Début février, la maison de haute couture Dior s’offrait un nouvel écrin nommé Dior Bambou Pavillon à Tokyo, la capitale japonaise. L’édifice est somptueux, rappelant toute la grandeur et l’histoire de la maison française. Son architecture, tout en dorures, fait directement écho à la façade de l’hôtel particulier du 30 Avenue Montaigne à Paris, mais revisitée à la sauce nippone. Au cœur du lieu, les différents univers de Dior sont exposés aux visiteurs allant du prêt-à-porter masculin et féminin imaginé par son directeur artistique Jonathan Anderson, à la maroquinerie, aux chaussures en passant par les accessoires. Cerise sur le gâteau, il est possible de se détendre au Café Dior pour célébrer l’art de vivre à la française avec une carte imaginée par Anne-Sophie Pic, la cheffe la plus étoilée au monde.

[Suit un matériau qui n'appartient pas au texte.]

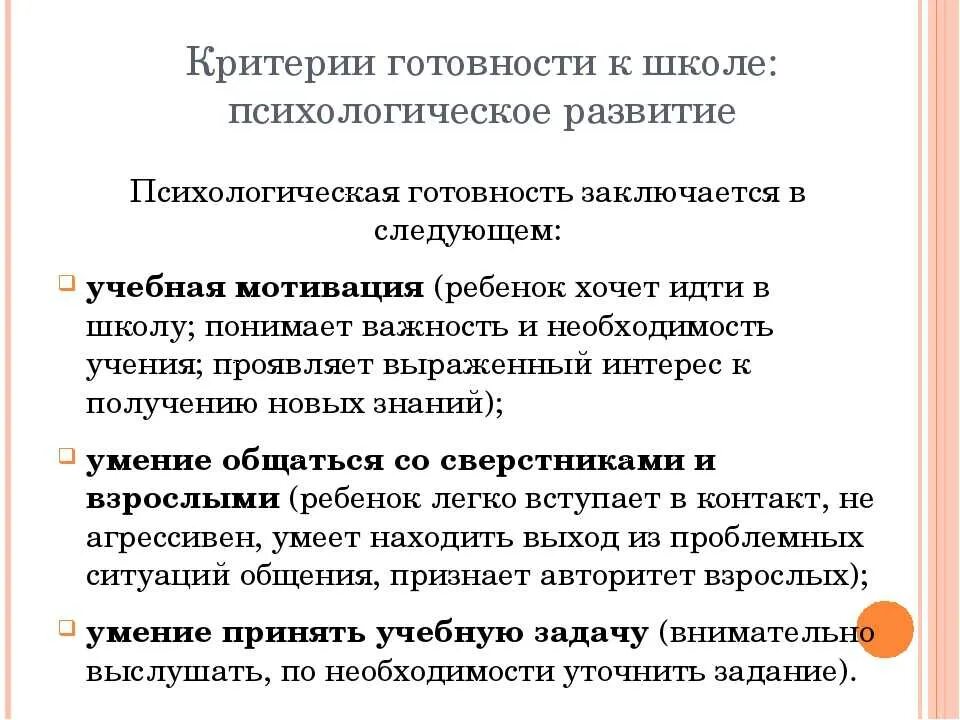 Критерии готовности к школе: психологическое развитие

Психологическая готовность заключается в следующем:

учебная мотивация (ребенок хочет идти в школу; понимает важность и необходимость учения; проявляет выраженный интерес к получению новых знаний);

умение общаться со сверстниками и взрослыми (ребенок легко вступает в контакт, не агрессивен, умеет находить выход из проблемных ситуаций общения, признает авторитет взрослых);

умение принять учебную задачу (внимательно выслушать, по необходимости уточнить задание).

En plus de Tokyo, Dior a inauguré en 2025 deux autres lieux : House of Dior à Pékin et Dior Gold House à Bangkok. Ces ouvertures illustrent l’engouement toujours plus grand du luxe pour le continent asiatique. Louis Vuitton s’exporte aussi vers l’Orient avec des flagships, ces boutiques phares d’une marque, souvent situées dans un emplacement prestigieux. Elles reflètent l’image, l’univers et l’expérience complète de la griffe et servent surtout de vitrines symboliques. À l’automne dernier, Louis Vuitton avait imaginé à Shanghai un vaisseau amiral géant nommé « The Louis » dont la coque était décorée de son célèbre monogramme. À l’intérieur, le visiteur retrace l’histoire de Louis Vuitton qui n’a cessé de se diversifier dans la mode, le parfum, le sport… Une boutique de 270 m² était également installée.

De touristes occasionnels à clientèle clé
Le luxe en Asie explose, mais comme le rappelle Junqiu Jiang, professeur en marketing à l’ESSEC Business School à Cergy en France, les maisons européennes s’y sont implantées depuis plus d’un demi-siècle. « Au Japon, le premier boom du « luxe de masse » a émergé dans les années 1970 lorsque les consommateurs considéraient les produits européens comme plus durables et que leur possession devenait un symbole de statut social».